SELECTED EXCERPT:

-- Start --

Opinion | It takes a vineyard to homeschool a child
Children may no longer be able to share their tiffins, or smuggle porn magazines, but online schooling is teaching them to adapt when life throws a curveball
We have reached science fiction writer Isaac Asimov’s vision of the future some 135 years ahead of schedule.
In The Fun They Had, a story set in 2155, 11-year-old Margie writes in her diary, “Today Tommy (her 13-year-old neighbour) found a real book." She is only used to tele-books where sentences scroll on a screen, not yellow crinkly pages where words stand still. It is a book about school but for Margie school is something that happens at home, in front of a big screen, where she feeds her homework in through a slot. She is incredulous that children once went to an actual school building with other youngsters, that they laughed and played together, helped each other with homework and had human teachers. It made Margie wistful for all “the fun they had".
My old school friend, Krishnendu Chaudhuri, says he has been thinking about this story a lot these days as he watches his son Kaustuv grapple with the brave new world of online school. Kaustuv’s school in Kolkata has 7,000 children. The sections in a class can go up to L. Kaustuv says he misses the anticipation where “with that many kids, literally anything can, and routinely does, happen".
My own first day of school was a life lesson in itself. My mother, unable to get a taxi, was late picking me up. When she arrived, she found me in tears, convinced that this was all a diabolical plot of abandonment. Another boy’s mother was late as well. Both of us, four-year-olds, stood hand in hand, bereft in our new school uniforms. His mother rushed in at the same time as mine.
“Is this your new friend?" my mother asked me. We both nodded mutely, still tear-stained.
“Do you know each other’s names?"
We shook our heads. Wallowing in our common misery, it had never occurred to us that our names mattered. Amitava Ray and I became fast friends that day and have remained so over the decades that followed.
Amitava is now a father himself and lives in Hyderabad. His son Nimish would listen to our “jab we met" story with the indulgent bemusement reserved for fairy tales. Nimish says what he misses most in online school is the high of walking up and solving a problem on the board. When he didn’t understand what was going on, he would look at the faces around him to figure out whether everyone was equally befuddled. As his father and I discovered years ago, there’s nothing like school to unite us in a common misery. For some, it was maths class. For me, it was physical education and singing practice, where the singing teacher marched up and down menacingly listening to each of us quaver our scales.
Online school has its undoubted perks. “The best thing is I can do my first period in bed," says Nimish. His sister Meha, who just returned to her art school in the US, does not miss taking a freezing subway to school in Chicago.

-- End --

TASK PROMPT: According to the opinion piece on online schooling, how many children attend Kaustuv's school in Kolkata?

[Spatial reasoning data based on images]

-- Start --

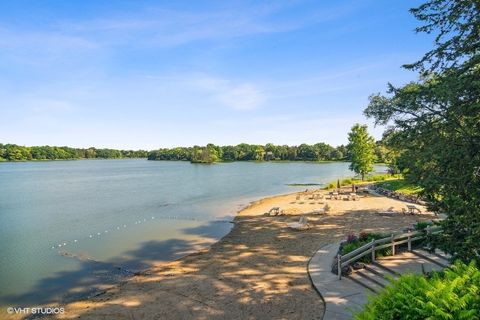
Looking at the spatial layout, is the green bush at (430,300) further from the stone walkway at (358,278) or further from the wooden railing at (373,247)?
the wooden railing at (373,247)

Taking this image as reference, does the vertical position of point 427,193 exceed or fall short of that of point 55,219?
it exceeds it

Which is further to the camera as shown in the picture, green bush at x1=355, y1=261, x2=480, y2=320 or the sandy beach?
the sandy beach

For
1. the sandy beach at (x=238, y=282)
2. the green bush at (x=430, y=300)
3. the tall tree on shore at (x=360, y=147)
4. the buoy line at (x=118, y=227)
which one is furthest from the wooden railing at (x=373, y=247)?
the tall tree on shore at (x=360, y=147)

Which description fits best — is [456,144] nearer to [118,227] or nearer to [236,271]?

-- End --

EXPECTED ANSWER: 7,000 children.